And of course, some very silly portraits:
img_4647.jpg


Not something to use every day but it is small and light and easily earns it's place in the bag.

Andrew
 
Fisheye lenses are fun but pretty pointless in my opinion..

Nice shots nevertheless, would be nice to know specifically which lens you shot them on
 
Agree.

What fish eye is it?

The Canon 15mm f2.8 (with a full frame 5D)

The picture of the London eye was taken from just across the pavement, resting the camera on a bollard. The full resolution image is here:

http://www.tug.com/blog/20071003/full/img_4433.jpg

where you can find the exif

Half a second. f8. ISO 200.

I underexposed it in the field according to the meter (because that's what looked right in the preview screen at the time), then when I came back to the laptop and processed it, I pushed it by a stop or two (because that's what looks right now). I think that when you look at the display on the camera at nighttime, it is easy to miss-judge the exposure.

- **SUPPLIED DATA**
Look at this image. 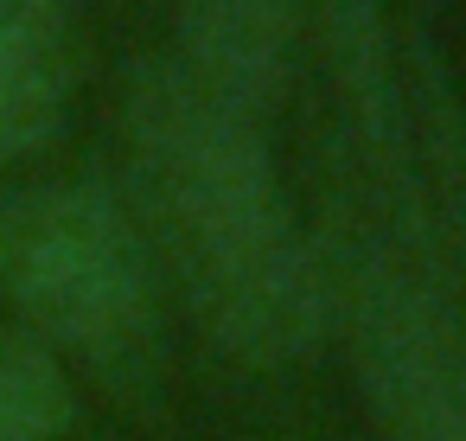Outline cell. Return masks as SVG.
Here are the masks:
<instances>
[{"label": "cell", "mask_w": 466, "mask_h": 441, "mask_svg": "<svg viewBox=\"0 0 466 441\" xmlns=\"http://www.w3.org/2000/svg\"><path fill=\"white\" fill-rule=\"evenodd\" d=\"M71 415L77 396L58 352L39 333L7 326L0 333V441H58Z\"/></svg>", "instance_id": "5"}, {"label": "cell", "mask_w": 466, "mask_h": 441, "mask_svg": "<svg viewBox=\"0 0 466 441\" xmlns=\"http://www.w3.org/2000/svg\"><path fill=\"white\" fill-rule=\"evenodd\" d=\"M122 205L211 345L243 364L319 352L332 282L262 122L205 97L167 52L122 84Z\"/></svg>", "instance_id": "1"}, {"label": "cell", "mask_w": 466, "mask_h": 441, "mask_svg": "<svg viewBox=\"0 0 466 441\" xmlns=\"http://www.w3.org/2000/svg\"><path fill=\"white\" fill-rule=\"evenodd\" d=\"M390 441H466V384H441L421 390L409 403H396L390 415H377Z\"/></svg>", "instance_id": "6"}, {"label": "cell", "mask_w": 466, "mask_h": 441, "mask_svg": "<svg viewBox=\"0 0 466 441\" xmlns=\"http://www.w3.org/2000/svg\"><path fill=\"white\" fill-rule=\"evenodd\" d=\"M0 294L52 352L90 364L109 390H147L160 371V275L103 179H33L0 192Z\"/></svg>", "instance_id": "2"}, {"label": "cell", "mask_w": 466, "mask_h": 441, "mask_svg": "<svg viewBox=\"0 0 466 441\" xmlns=\"http://www.w3.org/2000/svg\"><path fill=\"white\" fill-rule=\"evenodd\" d=\"M237 441H275V435H237Z\"/></svg>", "instance_id": "7"}, {"label": "cell", "mask_w": 466, "mask_h": 441, "mask_svg": "<svg viewBox=\"0 0 466 441\" xmlns=\"http://www.w3.org/2000/svg\"><path fill=\"white\" fill-rule=\"evenodd\" d=\"M307 0H173L167 58L224 109L268 128L288 97Z\"/></svg>", "instance_id": "3"}, {"label": "cell", "mask_w": 466, "mask_h": 441, "mask_svg": "<svg viewBox=\"0 0 466 441\" xmlns=\"http://www.w3.org/2000/svg\"><path fill=\"white\" fill-rule=\"evenodd\" d=\"M77 90V0H0V173L33 160Z\"/></svg>", "instance_id": "4"}]
</instances>
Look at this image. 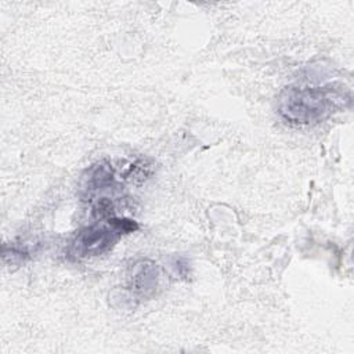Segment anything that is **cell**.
Returning <instances> with one entry per match:
<instances>
[{
    "label": "cell",
    "instance_id": "6da1fadb",
    "mask_svg": "<svg viewBox=\"0 0 354 354\" xmlns=\"http://www.w3.org/2000/svg\"><path fill=\"white\" fill-rule=\"evenodd\" d=\"M348 100L344 87L289 86L279 95L278 112L289 123L313 124L329 118Z\"/></svg>",
    "mask_w": 354,
    "mask_h": 354
},
{
    "label": "cell",
    "instance_id": "7a4b0ae2",
    "mask_svg": "<svg viewBox=\"0 0 354 354\" xmlns=\"http://www.w3.org/2000/svg\"><path fill=\"white\" fill-rule=\"evenodd\" d=\"M137 224L133 220L109 217L106 224H93L83 228L72 242L76 257H91L108 252L122 234L133 232Z\"/></svg>",
    "mask_w": 354,
    "mask_h": 354
}]
</instances>
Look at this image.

- **TASK SET**
A - Answer these questions from the fisheye lens discussion, one per line:
(i) Which lens and camera took the photos?
(ii) What was the camera resting on for the London Eye picture?
(iii) What shutter speed, aperture, and ISO are given for that picture?
B - Write what comes next in the fisheye lens discussion, starting after its final sentence.

- **FINAL ANSWERS**
A -
(i) The Canon 15mm f2.8, on a full frame 5D.
(ii) A bollard.
(iii) Half a second, f8, ISO 200.

B -
Andrew
 
Fisheye lenses are fun but pretty pointless in my opinion..

I think that there are some interesting framing tricks to learn with it. It allows you to get a small, nearby object and a large distant object into the same frame, with both in focus. If you can frame the shot so that you don't have straight lines at the edges (because the edge is sky, or foliage or something equaly random), then you can get some interesting compositions without making the fish-eye-ness prodominant. It works better with round subjects rather than square ones.

Andrew
 
I really like using my fisheye. I always take it up mountains, I find it is great for landscapes. Eg:

IMG_8611.jpg

(Shame about the lens flare...)
Lens is the Pelen 8mm fisheye

Also they are really good for close indoor shots, like at parties. I feel they have a lot more scope than people realise.
 
Gregeff, that shot has very little barrel distortion...did you correct it in post process or is that straight from the lens?

I'm considering a Sigma 10-20mm for my next lens purchase because I want something wide but without the distortion of fisheye.
 
It's had a little correction, just to take the black corners away in a program called RectFish.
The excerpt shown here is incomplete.